A survey of interlayer interaction models for graphene and other 2D materials
Gourav Yadav, Shakti S. Gupta, Roger A. Sauer
TL;DR
The paper surveys interlayer van der Waals mechanical models for graphene and other 2D materials, addressing both normal adhesion and tangential friction across continuous and discrete interfaces. It integrates atomistic (DFT/MD) and continuum (FEM, CGC, SSIP) approaches, emphasizing multiscale strategies that reduce computational cost while preserving key physics such as Moiré patterns, surface reconstructions, and superlubricity. Key contributions include systematic formulations of CGC for coarse-grained contact, Fourier-based descriptions of adhesion energy for homointerfaces, GSFE frameworks for heterointerfaces, and a suite of analytical and computational friction models (PT, FK, FKT) that capture stick-slip and depinning phenomena. The work highlights how elasticity, misorientation, and scale affect interfacial behavior, offering guidance for designing vdW heterostructures with tailored tribological properties and pointing to future directions in scaling, defect effects, and thermomechanical coupling.
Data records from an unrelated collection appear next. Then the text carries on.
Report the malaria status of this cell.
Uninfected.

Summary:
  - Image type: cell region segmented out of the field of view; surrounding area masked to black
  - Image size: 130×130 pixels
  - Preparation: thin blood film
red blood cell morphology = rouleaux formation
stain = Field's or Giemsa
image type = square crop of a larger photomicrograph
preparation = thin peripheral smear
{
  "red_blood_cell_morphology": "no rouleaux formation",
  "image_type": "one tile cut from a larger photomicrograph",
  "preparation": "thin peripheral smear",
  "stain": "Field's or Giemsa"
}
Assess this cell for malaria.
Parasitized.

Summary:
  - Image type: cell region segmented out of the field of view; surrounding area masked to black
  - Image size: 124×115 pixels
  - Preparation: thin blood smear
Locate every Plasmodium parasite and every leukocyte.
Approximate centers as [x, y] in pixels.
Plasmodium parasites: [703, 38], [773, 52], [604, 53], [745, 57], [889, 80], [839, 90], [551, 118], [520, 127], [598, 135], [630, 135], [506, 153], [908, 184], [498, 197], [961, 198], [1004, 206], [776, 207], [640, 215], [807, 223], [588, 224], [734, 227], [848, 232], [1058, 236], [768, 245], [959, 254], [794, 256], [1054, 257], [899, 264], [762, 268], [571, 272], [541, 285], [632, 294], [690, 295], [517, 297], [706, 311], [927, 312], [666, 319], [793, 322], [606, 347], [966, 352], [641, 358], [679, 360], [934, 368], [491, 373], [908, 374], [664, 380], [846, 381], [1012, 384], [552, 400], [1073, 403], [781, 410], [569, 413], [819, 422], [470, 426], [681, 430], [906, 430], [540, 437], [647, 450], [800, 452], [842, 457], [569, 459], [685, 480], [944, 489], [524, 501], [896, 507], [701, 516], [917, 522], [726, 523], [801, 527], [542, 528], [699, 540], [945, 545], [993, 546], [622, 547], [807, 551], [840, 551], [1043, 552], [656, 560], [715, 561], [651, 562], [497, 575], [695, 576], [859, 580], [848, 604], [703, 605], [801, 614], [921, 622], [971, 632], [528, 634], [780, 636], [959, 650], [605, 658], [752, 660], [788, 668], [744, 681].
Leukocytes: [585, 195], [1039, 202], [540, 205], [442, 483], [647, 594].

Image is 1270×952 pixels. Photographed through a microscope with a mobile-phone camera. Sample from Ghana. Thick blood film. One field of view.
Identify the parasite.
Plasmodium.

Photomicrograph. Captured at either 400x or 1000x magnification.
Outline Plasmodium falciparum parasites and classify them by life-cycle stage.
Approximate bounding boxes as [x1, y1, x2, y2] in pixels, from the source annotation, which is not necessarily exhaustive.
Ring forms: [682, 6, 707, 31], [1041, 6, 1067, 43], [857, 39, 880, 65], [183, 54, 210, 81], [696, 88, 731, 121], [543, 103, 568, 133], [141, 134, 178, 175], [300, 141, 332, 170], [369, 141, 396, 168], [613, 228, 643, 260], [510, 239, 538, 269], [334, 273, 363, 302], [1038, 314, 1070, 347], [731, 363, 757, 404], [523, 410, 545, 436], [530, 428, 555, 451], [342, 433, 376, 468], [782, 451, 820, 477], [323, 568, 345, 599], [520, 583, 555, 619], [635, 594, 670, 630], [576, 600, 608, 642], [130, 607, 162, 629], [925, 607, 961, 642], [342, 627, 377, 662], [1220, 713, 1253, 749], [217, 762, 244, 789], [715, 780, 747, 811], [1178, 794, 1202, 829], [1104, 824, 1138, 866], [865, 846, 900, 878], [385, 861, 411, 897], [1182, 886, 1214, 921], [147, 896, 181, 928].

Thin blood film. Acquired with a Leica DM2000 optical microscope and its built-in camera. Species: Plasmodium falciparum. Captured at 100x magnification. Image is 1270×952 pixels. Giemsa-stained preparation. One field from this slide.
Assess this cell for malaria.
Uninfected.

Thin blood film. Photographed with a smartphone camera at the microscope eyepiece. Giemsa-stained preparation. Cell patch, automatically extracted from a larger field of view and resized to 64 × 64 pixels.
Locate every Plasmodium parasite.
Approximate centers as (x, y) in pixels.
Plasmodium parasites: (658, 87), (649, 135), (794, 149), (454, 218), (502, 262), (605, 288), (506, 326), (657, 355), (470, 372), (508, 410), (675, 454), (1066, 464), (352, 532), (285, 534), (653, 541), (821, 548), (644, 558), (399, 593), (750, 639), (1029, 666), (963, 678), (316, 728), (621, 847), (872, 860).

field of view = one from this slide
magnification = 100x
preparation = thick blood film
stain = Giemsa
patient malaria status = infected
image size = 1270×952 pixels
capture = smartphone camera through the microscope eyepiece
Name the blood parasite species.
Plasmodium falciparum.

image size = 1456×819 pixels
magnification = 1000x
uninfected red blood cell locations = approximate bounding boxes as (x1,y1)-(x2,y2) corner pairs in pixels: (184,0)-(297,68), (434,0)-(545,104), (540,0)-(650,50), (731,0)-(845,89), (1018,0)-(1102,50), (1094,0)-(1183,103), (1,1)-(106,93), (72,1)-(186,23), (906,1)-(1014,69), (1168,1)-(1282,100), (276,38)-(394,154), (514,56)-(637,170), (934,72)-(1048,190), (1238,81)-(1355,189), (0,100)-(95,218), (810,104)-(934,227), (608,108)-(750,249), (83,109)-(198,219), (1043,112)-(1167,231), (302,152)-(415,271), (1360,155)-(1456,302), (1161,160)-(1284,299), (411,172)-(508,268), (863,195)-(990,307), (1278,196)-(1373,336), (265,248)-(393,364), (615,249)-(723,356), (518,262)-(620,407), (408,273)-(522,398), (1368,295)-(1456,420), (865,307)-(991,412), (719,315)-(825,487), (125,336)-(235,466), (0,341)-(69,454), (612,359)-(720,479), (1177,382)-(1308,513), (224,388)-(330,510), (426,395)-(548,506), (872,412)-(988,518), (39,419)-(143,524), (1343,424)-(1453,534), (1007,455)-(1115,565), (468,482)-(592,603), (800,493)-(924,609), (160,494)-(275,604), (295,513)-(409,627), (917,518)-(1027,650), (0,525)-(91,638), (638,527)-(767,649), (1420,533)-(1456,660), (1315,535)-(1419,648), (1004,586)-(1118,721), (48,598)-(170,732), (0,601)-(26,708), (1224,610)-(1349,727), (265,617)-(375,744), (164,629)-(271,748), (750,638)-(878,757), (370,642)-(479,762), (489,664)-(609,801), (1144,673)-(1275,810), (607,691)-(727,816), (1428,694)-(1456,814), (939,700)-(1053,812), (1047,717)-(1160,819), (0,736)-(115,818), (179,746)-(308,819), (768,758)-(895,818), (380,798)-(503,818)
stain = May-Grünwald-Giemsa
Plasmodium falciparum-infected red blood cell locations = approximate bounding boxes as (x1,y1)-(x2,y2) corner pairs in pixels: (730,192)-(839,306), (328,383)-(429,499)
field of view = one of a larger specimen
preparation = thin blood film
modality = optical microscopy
The results hold significance for nanotribology and the engineering of layered vdW materials, where controlling adhesion and friction is crucial for reliability and performance.
Abstract
This work presents a survey of mechanical models describing van der Waals interactions between 2D materials, encompassing both continuous elastomer-like materials and discrete (crystalline) 2D materials such as graphene. These interactions give rise to a range of physical phenomena, including contact instabilities, Moiré patterns, surface reconstructions, and superlubricity. The underlying contact forces follow from the variation of an interfacial interaction potential. The presentation first discusses normal contact models, and then tangential contact models. Both atomistic and continuum approaches are considered. In addition, the influence of external loading and changes in length scale on the ground state configuration and frictional contact behavior are analyzed. A particular emphasis is placed on discussing strategies that reduce computational cost in multiscale modeling.